The incident, reported last week, has laid bare the lethal legacy of illegal small-scale mining in one of the Ashanti Region’s most deprived districts, where hundreds of uncovered pits dot the landscape, many concealed beneath farmland and vegetation.
“When I look at Bosome Freho, it’s been almost a year since I’ve been District Chief Executive, and I came across so many abandoned pits,” said Charles Appiah Kubi, the District Chief Executive. “And some people have lost their lives. At least I could mention maybe two or three people who have lost their lives through these abandoned pits in recent times.”

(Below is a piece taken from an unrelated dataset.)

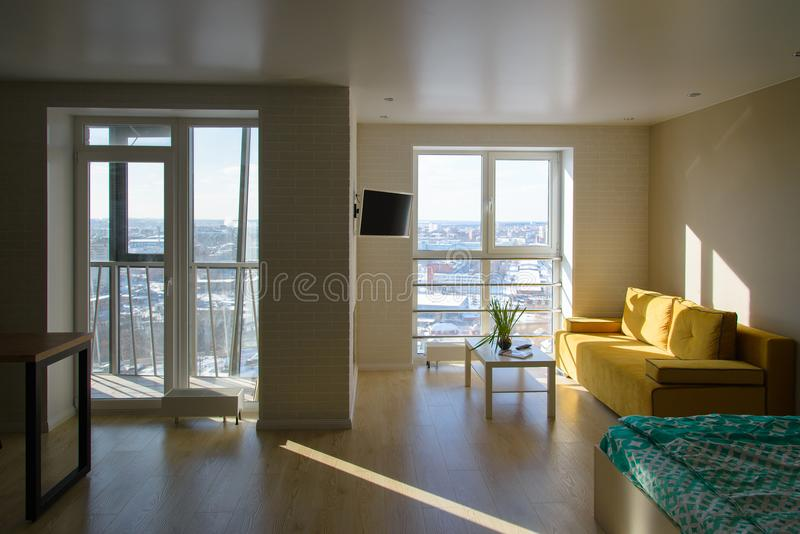 Compact modern cozy apartment interior, living room with yellow sofa, white coffee table and tv on wall, big windows and. Panoramic view from balcony royalty free stock photo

The pit owner, who failed to reclaim the site after illegal mining operations, is now evading arrest. The assembly has reported the matter to police and instructed its National Disaster Management Organisation Director to conduct a district-wide inventory of all abandoned mining sites.
“We have instructed my NADMO Director to go round to the various sites for the abandoned pits, for us to identify those people who mined that place, for them to be traced, and if possible, arrest, and maybe take them to court,” Appiah Kubi said.
The enforcement action comes amid a broader push to address the environmental and public health damage wrought by years of unregulated mining. The Bosome Freho District has signed onto a reclamation programme backed by the Lands Ministry, the National Security apparatus, and the Ashanti Regional Coordinating Council. Under the scheme, small-scale miners have voluntarily agreed to reclaim mined-out lands at no cost to the assembly.
The Ghana Mine Workers Union has recently urged the government to reconsider its approach to mining sector regulation, underscoring the tensions between economic activity and environmental responsibility that define the country’s mining landscape.
For Bosome Freho, those tensions carry an immediate human cost. The district’s relative poverty compounds the danger: residents often depend on unsafe water sources near abandoned pits, increasing their exposure to the hazards left behind by illegal operators.
The deaths have intensified calls from local leaders for a more aggressive approach to holding mine owners accountable. Beyond the immediate criminal investigation, the assembly’s inventory of abandoned sites could become the foundation for a systematic reclamation effort that has long been absent in the district.
Whether that effort succeeds will depend on the cooperation of miners, the capacity of local authorities, and the willingness of national government agencies to follow through on their commitments. In the meantime, the residents of Bosome Freho continue to live alongside the open wounds carved into their land, each one a potential site of the next tragedy.